» **Reading text**

==*==

“Congress shall make no law respecting an establishment of religion, or prohibiting the free exercise thereof; or abridging the freedom of speech, or of the press; or the right of the people peaceably to assemble, and to petition the Government for a redress of grievances.”
– The First Amendment to the US Constitution
The fundamental freedoms of speech, assembly, and association have been enshrined in our Constitution since the ratification of the Bill of Rights in 1791, and were expanded to include all Americans with the ratification of the Fourteenth Amendment and its key ‘equal protection’ clause in 1868. Since then, there have been many legal cases that have expanded upon or conversely, limited, the speech, assembly, and association rights recognized under the First Amendment. Many of the legal cases and decisions with which we are most familiar and which have had the most lasting impacts on our present conceptions of freedom of speech and assembly were decided in the 20th century, particularly during the tense domestic situation caused by the American entry into World War I. These cases, decided on and written about by such Supreme Court judicial giants as Justices Louis Brandeis and Oliver Wendell Holmes, came to define our early understanding of how the right of free speech could be limited by the government depending on the content and character of that speech.

==*==

» **Stored data**
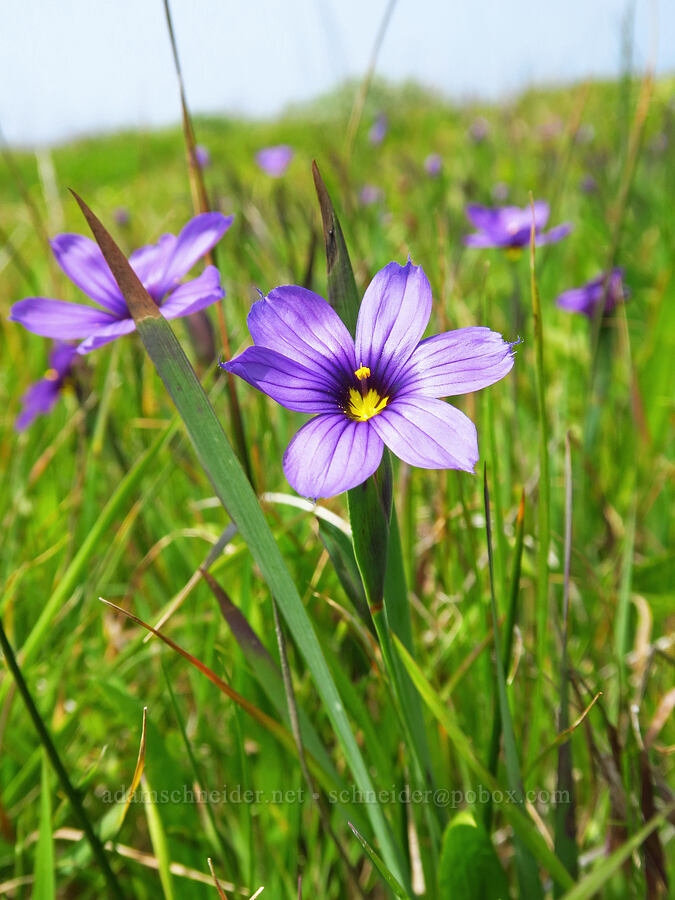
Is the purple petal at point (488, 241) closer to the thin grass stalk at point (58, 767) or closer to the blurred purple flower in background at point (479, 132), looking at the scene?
the thin grass stalk at point (58, 767)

==*==

» **Work instructions**
According to the text on First Amendment freedoms, in what year was the Fourteenth Amendment ratified? The data come from a source unrelated to the text.

» **Final result**
1868